ML Commentary

Notes and summaries of machine learning papers.

Exploring the Limits of Large Scale Pre-training (https://arxiv.org/abs/2110.02095)

This is an amazing paper which trains/analyses more than 4800 models to investigate vision pre-training and transfer learning, so I will comment on all sections of the paper.

The paper starts off by describing a recent, but common view that scaling up the model size and the amount of pre-training data improves performance on the pre-training/upstream (US) task, and downstream (DS) tasks. Crucially, this view holds that these improvements don't saturate as one scales up, i.e. that better performance can always be achieved with more data and larger models. If this were true, it would imply that investing large amounts of resources in pre-training large models would be worth it because we can simply finetune this model on any DS task later on - as opposed to training models from scratch for every individual task.

My take-away from this paper is that this view is partially true.

The first observation (Fig 1) is that most few-shot DS tasks see substantial accuracy saturation, even as US accuracy continuously improves with more training resources. Put differently, for most few-shot DS tasks, you cannot simply invest more pre-training resources in order to increase your DS accuracy. By "few-shot" I mean both 1-shot and 25-shot, which freezes the model and trains a linear classifier head. Further, when I refer to US tasks this means supervised pre-training on JFT (Google's private 300M image dataset), and ImageNet21k (the publicly available 14M image dataset).

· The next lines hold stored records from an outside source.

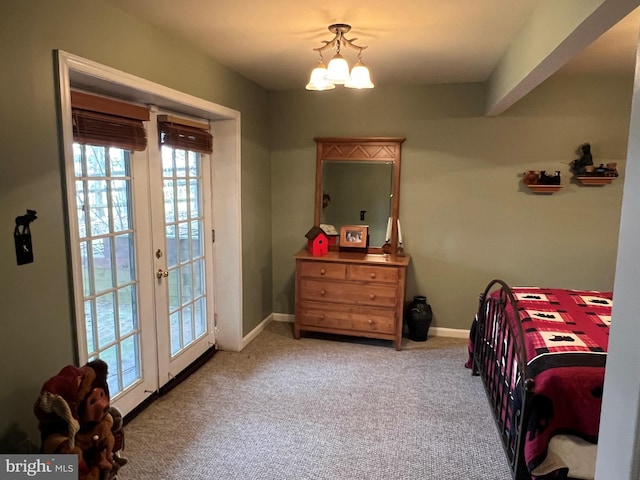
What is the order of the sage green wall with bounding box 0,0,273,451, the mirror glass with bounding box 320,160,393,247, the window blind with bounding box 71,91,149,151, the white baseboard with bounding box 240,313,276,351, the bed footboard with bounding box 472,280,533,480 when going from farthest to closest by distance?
the mirror glass with bounding box 320,160,393,247 → the white baseboard with bounding box 240,313,276,351 → the window blind with bounding box 71,91,149,151 → the bed footboard with bounding box 472,280,533,480 → the sage green wall with bounding box 0,0,273,451

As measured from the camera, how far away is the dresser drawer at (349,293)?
3824 mm

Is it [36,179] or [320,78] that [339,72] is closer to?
[320,78]

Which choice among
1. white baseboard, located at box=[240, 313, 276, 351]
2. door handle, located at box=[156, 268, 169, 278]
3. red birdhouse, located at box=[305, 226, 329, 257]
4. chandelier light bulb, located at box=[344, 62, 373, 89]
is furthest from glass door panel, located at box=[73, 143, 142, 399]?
red birdhouse, located at box=[305, 226, 329, 257]

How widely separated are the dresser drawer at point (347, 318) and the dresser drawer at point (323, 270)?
271mm

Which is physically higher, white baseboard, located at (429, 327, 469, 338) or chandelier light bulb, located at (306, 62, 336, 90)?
chandelier light bulb, located at (306, 62, 336, 90)

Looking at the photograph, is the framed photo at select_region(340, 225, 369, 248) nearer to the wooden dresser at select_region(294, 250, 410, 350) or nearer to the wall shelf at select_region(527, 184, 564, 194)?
the wooden dresser at select_region(294, 250, 410, 350)

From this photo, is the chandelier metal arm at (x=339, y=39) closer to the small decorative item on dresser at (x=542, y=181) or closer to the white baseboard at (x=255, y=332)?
the small decorative item on dresser at (x=542, y=181)

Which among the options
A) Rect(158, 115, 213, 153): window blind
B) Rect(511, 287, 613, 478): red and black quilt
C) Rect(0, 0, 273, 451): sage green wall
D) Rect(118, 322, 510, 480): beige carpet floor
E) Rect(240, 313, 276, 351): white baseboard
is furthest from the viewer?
Rect(240, 313, 276, 351): white baseboard

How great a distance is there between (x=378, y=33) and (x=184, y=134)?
4.81 ft

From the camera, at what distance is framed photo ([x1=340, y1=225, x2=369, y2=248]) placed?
4.22 metres

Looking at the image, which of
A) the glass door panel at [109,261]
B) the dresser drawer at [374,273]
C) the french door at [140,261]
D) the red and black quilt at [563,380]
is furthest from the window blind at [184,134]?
the red and black quilt at [563,380]

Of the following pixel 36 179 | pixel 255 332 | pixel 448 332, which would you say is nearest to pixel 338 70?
pixel 36 179

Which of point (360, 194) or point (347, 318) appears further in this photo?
point (360, 194)

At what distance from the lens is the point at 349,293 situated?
3912 mm
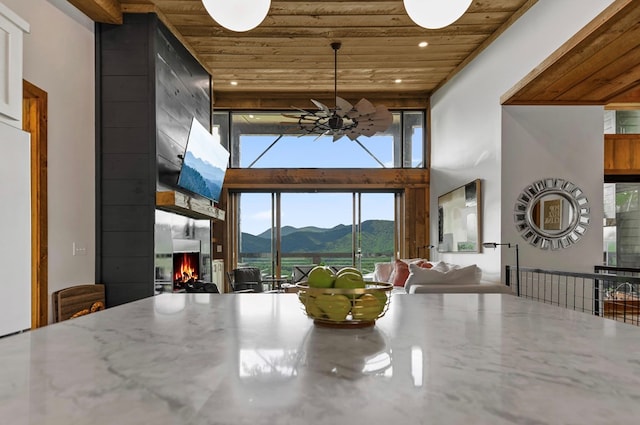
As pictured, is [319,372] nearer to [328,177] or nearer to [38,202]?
[38,202]

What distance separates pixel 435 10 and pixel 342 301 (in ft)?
3.04

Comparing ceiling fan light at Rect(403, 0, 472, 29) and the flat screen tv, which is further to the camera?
the flat screen tv

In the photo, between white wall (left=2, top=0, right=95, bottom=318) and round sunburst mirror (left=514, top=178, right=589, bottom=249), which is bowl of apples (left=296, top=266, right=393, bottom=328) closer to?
white wall (left=2, top=0, right=95, bottom=318)

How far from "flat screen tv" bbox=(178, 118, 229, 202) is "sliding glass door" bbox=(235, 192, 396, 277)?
2128 mm

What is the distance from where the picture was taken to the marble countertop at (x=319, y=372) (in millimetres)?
460

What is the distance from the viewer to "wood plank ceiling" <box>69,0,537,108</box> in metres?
3.92

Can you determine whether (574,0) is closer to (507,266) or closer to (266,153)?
(507,266)

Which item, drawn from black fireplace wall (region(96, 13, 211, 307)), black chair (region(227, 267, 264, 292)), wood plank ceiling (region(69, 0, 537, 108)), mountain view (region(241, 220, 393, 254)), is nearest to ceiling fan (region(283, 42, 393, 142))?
wood plank ceiling (region(69, 0, 537, 108))

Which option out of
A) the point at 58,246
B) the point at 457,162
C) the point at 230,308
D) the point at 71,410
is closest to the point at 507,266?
the point at 457,162

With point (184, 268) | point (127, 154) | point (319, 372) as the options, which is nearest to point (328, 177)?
point (184, 268)

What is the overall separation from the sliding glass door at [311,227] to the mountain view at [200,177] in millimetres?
2128

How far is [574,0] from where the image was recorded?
3150 millimetres

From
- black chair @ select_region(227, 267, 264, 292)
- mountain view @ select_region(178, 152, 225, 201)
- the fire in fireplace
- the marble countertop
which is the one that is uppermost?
mountain view @ select_region(178, 152, 225, 201)

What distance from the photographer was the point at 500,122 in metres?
4.29
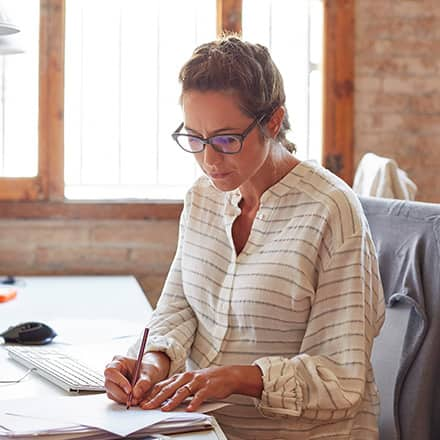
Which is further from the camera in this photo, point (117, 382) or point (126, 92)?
point (126, 92)

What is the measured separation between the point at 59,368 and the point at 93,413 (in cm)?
43

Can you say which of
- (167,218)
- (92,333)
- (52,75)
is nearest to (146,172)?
(167,218)

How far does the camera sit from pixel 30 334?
7.36 ft

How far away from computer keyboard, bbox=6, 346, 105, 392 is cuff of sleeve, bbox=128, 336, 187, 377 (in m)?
0.13

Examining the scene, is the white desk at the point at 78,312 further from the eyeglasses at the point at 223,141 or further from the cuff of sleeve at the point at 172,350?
the eyeglasses at the point at 223,141

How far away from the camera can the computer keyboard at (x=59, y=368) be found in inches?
70.8

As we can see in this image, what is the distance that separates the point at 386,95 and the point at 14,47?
1634mm

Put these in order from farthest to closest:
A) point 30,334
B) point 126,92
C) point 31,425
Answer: point 126,92 < point 30,334 < point 31,425

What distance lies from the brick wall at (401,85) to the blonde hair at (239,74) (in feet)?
6.38

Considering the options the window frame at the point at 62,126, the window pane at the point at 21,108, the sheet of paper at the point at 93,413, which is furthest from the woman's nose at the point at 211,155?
the window pane at the point at 21,108

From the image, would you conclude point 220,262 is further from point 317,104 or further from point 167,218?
point 317,104

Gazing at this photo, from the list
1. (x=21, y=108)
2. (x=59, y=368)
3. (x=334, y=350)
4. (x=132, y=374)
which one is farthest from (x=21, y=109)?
(x=334, y=350)

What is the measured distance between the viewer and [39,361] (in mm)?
1986

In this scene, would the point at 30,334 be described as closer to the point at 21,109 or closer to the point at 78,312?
the point at 78,312
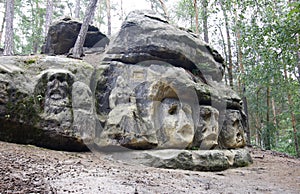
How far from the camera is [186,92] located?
782cm

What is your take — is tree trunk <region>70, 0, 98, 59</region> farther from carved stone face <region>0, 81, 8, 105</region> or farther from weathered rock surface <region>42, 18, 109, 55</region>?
carved stone face <region>0, 81, 8, 105</region>

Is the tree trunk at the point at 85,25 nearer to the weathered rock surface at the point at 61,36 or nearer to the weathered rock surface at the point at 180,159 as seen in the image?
the weathered rock surface at the point at 61,36

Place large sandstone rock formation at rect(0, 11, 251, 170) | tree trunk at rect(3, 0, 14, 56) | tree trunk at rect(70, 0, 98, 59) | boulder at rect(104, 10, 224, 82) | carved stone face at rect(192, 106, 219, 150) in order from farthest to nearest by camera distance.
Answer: tree trunk at rect(3, 0, 14, 56) < tree trunk at rect(70, 0, 98, 59) < boulder at rect(104, 10, 224, 82) < carved stone face at rect(192, 106, 219, 150) < large sandstone rock formation at rect(0, 11, 251, 170)

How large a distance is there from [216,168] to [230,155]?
3.86 ft

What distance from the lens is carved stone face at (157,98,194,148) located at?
7035mm

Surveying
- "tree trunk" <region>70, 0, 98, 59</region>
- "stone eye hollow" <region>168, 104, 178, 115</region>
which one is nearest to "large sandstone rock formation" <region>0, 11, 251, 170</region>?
"stone eye hollow" <region>168, 104, 178, 115</region>

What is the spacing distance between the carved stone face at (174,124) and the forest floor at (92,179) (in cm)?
113

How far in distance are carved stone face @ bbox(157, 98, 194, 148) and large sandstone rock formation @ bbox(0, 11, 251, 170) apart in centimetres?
3

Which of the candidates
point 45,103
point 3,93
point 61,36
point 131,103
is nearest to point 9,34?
point 61,36

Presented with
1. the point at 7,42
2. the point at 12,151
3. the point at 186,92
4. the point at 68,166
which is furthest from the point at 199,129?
the point at 7,42

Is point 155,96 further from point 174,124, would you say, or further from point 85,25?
point 85,25

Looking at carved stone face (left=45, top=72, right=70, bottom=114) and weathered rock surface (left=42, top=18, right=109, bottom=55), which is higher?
weathered rock surface (left=42, top=18, right=109, bottom=55)

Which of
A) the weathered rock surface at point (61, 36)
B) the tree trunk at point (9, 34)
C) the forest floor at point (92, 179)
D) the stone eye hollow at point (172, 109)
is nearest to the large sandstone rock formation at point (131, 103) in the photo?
the stone eye hollow at point (172, 109)

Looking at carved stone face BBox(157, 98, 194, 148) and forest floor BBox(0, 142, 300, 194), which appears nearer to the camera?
forest floor BBox(0, 142, 300, 194)
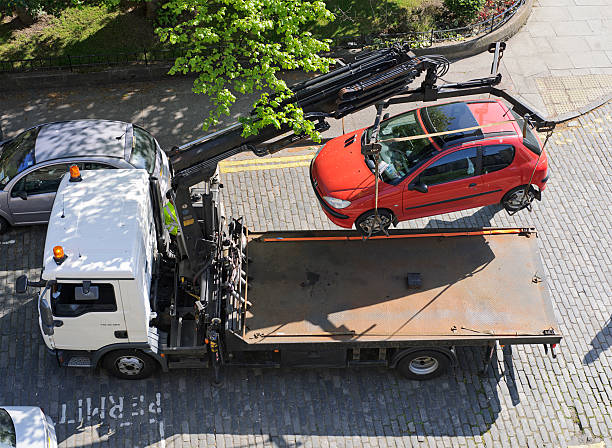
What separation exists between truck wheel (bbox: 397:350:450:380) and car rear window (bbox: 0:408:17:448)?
18.5ft

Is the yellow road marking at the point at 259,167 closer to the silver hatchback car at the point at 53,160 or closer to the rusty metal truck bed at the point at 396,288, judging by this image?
the silver hatchback car at the point at 53,160

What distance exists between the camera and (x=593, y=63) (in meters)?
18.8

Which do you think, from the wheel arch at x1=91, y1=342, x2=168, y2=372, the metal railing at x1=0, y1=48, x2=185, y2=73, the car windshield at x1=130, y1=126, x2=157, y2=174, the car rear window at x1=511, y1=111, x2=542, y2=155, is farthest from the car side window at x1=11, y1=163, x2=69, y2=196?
the car rear window at x1=511, y1=111, x2=542, y2=155

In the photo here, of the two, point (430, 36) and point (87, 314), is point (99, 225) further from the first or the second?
point (430, 36)

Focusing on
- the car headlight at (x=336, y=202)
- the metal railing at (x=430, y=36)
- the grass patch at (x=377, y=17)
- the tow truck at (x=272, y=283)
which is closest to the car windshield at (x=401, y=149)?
the car headlight at (x=336, y=202)

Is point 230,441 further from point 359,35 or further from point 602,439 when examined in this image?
point 359,35

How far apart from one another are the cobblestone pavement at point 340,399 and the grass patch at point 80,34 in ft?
25.5

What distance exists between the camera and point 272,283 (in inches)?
436

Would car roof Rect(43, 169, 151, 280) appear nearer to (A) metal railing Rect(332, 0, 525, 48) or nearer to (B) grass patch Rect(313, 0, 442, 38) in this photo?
(A) metal railing Rect(332, 0, 525, 48)

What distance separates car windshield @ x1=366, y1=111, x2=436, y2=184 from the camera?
1212cm

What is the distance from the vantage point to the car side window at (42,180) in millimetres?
13102

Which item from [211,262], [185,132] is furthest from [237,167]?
[211,262]

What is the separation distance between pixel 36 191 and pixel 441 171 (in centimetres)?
754

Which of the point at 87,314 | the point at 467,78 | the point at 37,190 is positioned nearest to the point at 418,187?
the point at 87,314
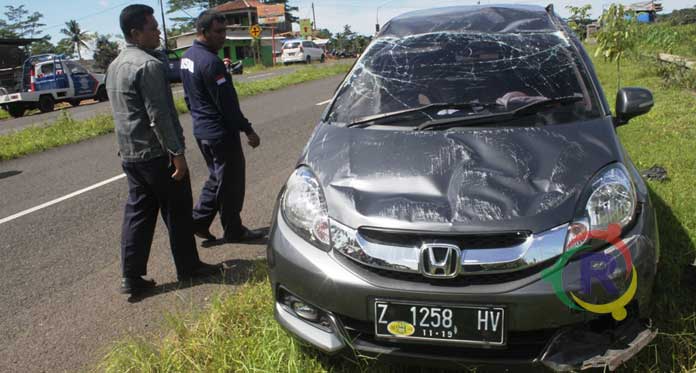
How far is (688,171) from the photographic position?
4680 millimetres

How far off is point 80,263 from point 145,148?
133 cm

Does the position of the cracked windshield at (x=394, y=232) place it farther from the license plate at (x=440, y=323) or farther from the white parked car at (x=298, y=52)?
the white parked car at (x=298, y=52)

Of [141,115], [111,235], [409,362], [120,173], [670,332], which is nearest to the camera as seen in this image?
[409,362]

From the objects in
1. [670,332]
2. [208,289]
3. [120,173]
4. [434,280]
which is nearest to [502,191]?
[434,280]

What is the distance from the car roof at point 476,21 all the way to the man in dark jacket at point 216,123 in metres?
1.22

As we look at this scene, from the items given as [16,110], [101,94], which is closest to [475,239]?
[16,110]

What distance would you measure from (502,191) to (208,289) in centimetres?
218

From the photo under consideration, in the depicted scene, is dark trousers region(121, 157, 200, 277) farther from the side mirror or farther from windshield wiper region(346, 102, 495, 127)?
the side mirror

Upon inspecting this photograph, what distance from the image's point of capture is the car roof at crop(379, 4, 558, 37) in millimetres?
3346

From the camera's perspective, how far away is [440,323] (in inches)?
73.4

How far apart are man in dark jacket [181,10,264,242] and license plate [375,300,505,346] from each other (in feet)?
7.84

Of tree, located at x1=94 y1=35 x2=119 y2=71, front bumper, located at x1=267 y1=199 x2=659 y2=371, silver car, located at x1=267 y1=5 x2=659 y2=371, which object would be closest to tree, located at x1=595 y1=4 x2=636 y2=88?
silver car, located at x1=267 y1=5 x2=659 y2=371

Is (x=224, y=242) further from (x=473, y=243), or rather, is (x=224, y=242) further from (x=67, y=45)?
(x=67, y=45)

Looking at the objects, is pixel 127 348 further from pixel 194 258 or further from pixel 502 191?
pixel 502 191
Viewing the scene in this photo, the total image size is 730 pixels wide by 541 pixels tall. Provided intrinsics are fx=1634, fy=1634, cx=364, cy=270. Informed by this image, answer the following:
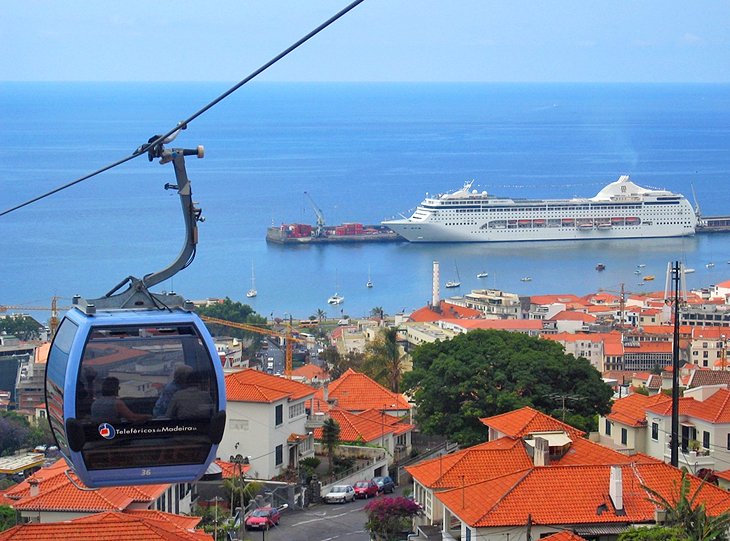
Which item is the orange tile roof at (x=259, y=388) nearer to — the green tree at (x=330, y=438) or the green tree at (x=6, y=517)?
the green tree at (x=330, y=438)

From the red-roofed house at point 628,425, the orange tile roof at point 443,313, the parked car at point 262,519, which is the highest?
the red-roofed house at point 628,425

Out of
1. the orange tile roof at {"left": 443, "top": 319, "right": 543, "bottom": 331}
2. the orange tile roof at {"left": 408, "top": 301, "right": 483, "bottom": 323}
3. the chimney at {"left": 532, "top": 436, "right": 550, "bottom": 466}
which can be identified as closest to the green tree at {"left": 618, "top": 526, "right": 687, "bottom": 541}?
the chimney at {"left": 532, "top": 436, "right": 550, "bottom": 466}

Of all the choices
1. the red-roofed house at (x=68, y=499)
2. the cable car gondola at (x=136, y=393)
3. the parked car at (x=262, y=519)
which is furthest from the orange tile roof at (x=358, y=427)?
the cable car gondola at (x=136, y=393)

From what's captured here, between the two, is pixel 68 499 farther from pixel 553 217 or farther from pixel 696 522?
pixel 553 217

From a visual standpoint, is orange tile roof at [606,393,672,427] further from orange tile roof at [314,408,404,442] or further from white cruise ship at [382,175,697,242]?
white cruise ship at [382,175,697,242]

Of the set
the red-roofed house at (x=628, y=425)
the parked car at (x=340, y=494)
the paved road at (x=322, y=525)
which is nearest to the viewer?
the paved road at (x=322, y=525)

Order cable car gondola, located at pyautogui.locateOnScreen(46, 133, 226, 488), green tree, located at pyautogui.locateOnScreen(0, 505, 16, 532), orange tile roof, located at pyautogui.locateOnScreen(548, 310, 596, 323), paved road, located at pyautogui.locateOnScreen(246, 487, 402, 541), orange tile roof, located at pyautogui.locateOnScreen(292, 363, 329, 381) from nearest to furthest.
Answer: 1. cable car gondola, located at pyautogui.locateOnScreen(46, 133, 226, 488)
2. green tree, located at pyautogui.locateOnScreen(0, 505, 16, 532)
3. paved road, located at pyautogui.locateOnScreen(246, 487, 402, 541)
4. orange tile roof, located at pyautogui.locateOnScreen(292, 363, 329, 381)
5. orange tile roof, located at pyautogui.locateOnScreen(548, 310, 596, 323)
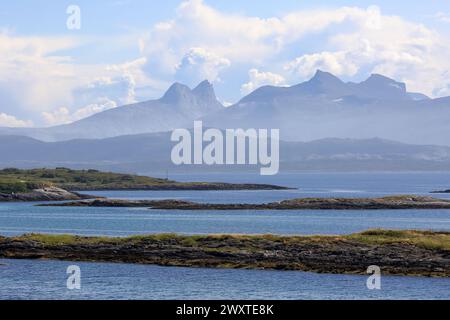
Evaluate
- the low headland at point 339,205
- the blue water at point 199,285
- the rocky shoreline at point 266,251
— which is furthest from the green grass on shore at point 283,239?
the low headland at point 339,205

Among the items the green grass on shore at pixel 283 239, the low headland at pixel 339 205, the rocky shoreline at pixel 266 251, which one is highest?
the low headland at pixel 339 205

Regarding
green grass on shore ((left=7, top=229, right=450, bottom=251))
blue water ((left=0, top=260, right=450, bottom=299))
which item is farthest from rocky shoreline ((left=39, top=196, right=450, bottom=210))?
blue water ((left=0, top=260, right=450, bottom=299))

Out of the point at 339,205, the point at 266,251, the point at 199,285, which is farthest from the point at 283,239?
the point at 339,205

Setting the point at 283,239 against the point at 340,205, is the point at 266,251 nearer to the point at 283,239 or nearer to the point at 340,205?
the point at 283,239

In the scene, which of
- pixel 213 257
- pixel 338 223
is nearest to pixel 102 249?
pixel 213 257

The main contribution of this paper is that the relationship between the DS task and US task largely determines DS saturation characteristics. For instance, the closer the DS and US tasks are to each other, the more DS accuracy will improve with increasing US accuracy. In fact, some DS tasks, like CIFAR100 do not seem to saturate (with US tasks JFT and ImageNet21k). As far as I can tell, Fig 2 also shows that for a given US accuracy, the more diverse the US task is, the better the DS accuracy will be - assuming the JFT is more diverse than ImageNet21k. For some DS tasks this difference is negligible, in others it is enormous, like cars (top right in Fig 2). But I cannot tell if more compute was used to reach a given US accuracy for JFT (compared with ImageNet21k), which would muddy this claim. The two US tasks also have a different number of classes, which would effect accuracy (more classes would presumably be more difficult) - although this is such an obvious point that I'm sure the authors took it into account.

Next the paper makes two more claims. Between data size, number of epochs, and model size, the latter contributes relatively more on both US and DS accuracy. Secondly, "conditioned on US accuracy, none of these three parameters provides extra information on DS accuracy." From this, it seems like "all you need" to reasonably predict DS accuracy is US accuracy and the similarity of US and DS tasks.

One key point about this paper is that it analyses the best performing models (with varying hyper-parameters), rather than the average model. So as far as I understand, these conclusions would only hold if you can afford extensive hyper-parameter searches. Take a look at Fig 1, here, its easy to see that taking the average model would result in less steep saturation curves - although they would still saturate.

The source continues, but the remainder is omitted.